**Source extract:**

=====

Simpler than that: It's all hallucinations, some of them just happen to be ones humans approve-of.
It's kind of like a manufacturer of Ouija boards promising that they'll fix the "channeling the wrong spirits from beyond the mortal plane" problem. It falsely suggests that "normal" output is fundamentally different.
This is a great insight and fascinating to me as well. What even is the solution though? It does seem like it follows logically though, since the earliest days of the internet huge swaths of wrong, fraudulent, or misleading info has plagued it and you’d usually have been wise to check your sources when trusting anything you read online. Then we had these models ingest the entire web, so we shouldn’t be surprised at how often it is confidently wrong.
I guess reasoning and healthy self-doubt to be built in system. Already the reasoning thing seems like 2025's candidate for what large labs will be zeroing down on.
This is the interesting part of the experiment. Since these LLMs are general and not specifically trained on historical (and current) stock prices and (business) news stories, it isn't a measure of how good they could be today.
My first through after seeing this post was that it's a real world eval. We are running out of evals lately (arc-agi test, then sudden jump on frontier math, etc). So it's good to have such real world tests which show how far we are.
If you believe (as many HNers do, although certainly not me) that LLMs have intelligence and awareness then you necessarily must also believe that the LLM is lying (call it hallucinating if you want).
If you ask chatgpt to tell a story of a liar it is able to do so. So while it doesn't have a motivated self to lie for it can imagine a motivated other to project the lie on.

=====

**Exercises to complete:**
• A. In the forum thread on LLM hallucinations, reproduce the passage from "If you believe" up to and including "if you want).", substituting "confabulating" for "hallucinating".
• B. In the forum thread on LLM hallucinations, what does one commenter name as 2025's likely focus for large labs?
• C. Write the next part of the forum thread on LLM hallucinations, picking up after its final comment.

=====

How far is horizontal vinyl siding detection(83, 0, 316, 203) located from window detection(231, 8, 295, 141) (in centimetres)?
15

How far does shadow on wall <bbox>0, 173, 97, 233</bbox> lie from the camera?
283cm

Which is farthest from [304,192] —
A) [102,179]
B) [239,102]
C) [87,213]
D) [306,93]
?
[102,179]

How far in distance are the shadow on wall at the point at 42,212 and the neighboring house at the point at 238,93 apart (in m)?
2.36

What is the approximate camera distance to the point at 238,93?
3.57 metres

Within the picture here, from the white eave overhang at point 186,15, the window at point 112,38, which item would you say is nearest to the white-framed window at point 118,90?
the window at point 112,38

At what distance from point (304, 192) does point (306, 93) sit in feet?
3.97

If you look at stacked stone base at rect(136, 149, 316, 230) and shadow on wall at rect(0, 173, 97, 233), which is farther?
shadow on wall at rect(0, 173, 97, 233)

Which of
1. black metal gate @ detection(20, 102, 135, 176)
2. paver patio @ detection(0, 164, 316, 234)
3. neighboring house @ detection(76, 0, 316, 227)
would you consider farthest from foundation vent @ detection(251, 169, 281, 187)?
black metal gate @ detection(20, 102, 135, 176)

=====

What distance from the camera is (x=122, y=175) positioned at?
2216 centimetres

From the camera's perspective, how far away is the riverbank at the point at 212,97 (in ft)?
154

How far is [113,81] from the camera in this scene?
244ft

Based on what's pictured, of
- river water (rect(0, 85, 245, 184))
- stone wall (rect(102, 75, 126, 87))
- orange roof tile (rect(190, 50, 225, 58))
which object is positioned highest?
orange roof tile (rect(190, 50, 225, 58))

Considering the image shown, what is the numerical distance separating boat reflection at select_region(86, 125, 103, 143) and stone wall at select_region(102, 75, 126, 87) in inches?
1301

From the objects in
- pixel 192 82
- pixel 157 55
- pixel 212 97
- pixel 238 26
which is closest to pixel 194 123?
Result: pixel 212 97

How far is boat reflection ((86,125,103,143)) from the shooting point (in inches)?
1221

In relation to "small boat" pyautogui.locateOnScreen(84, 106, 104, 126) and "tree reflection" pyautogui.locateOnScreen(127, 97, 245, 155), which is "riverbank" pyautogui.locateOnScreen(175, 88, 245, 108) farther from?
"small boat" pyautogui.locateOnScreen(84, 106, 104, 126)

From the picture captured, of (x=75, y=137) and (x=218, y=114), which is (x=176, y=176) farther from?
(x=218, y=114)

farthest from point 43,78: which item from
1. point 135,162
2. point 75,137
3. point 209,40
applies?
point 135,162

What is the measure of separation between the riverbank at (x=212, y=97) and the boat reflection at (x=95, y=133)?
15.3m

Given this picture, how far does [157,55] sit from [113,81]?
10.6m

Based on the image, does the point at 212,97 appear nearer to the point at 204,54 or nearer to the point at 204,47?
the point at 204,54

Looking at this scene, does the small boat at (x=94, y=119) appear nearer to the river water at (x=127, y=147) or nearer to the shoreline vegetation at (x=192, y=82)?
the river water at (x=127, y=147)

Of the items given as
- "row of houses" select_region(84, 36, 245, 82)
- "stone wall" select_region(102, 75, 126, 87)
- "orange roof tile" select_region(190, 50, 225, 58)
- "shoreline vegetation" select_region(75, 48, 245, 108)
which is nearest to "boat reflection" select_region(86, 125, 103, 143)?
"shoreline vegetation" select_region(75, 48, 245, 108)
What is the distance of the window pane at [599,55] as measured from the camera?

=====

**Answers by item:**
• A.
If you believe (as many HNers do, although certainly not me) that LLMs have intelligence and awareness then you necessarily must also believe that the LLM is lying (call it confabulating if you want).

• B. Reasoning.

• C.
Reminds me of recent paper where they found LLMs are scheming to meet certain goals; And that is a scientific paper done by a big lab. Are you referring from that context?
Words and their historical contexts aside, systems which are based on optimization can take actions which can appear like intermediate lying to us. When deepmind used to play those atari games - the agents started cheating but that was just optimisation wasn't it? similarly when a language based agent does a optimisation, what we might perceive it as is scheming/lying.
I will start believing that LLM is self aware when a research paper from a top lab like Deepmind/Anthropic put such a paper in a peer reviewed journal. Otherwise, it's just matrix multiplication to me so far.
IMO a much better framing is that the system was able to autocomplete stories/play-scripts. The document was already set up to contain a character that was a smart computer program with coincidentally the same name.
Then humans trick themselves into thinking the puppet-play is a conversation with the author.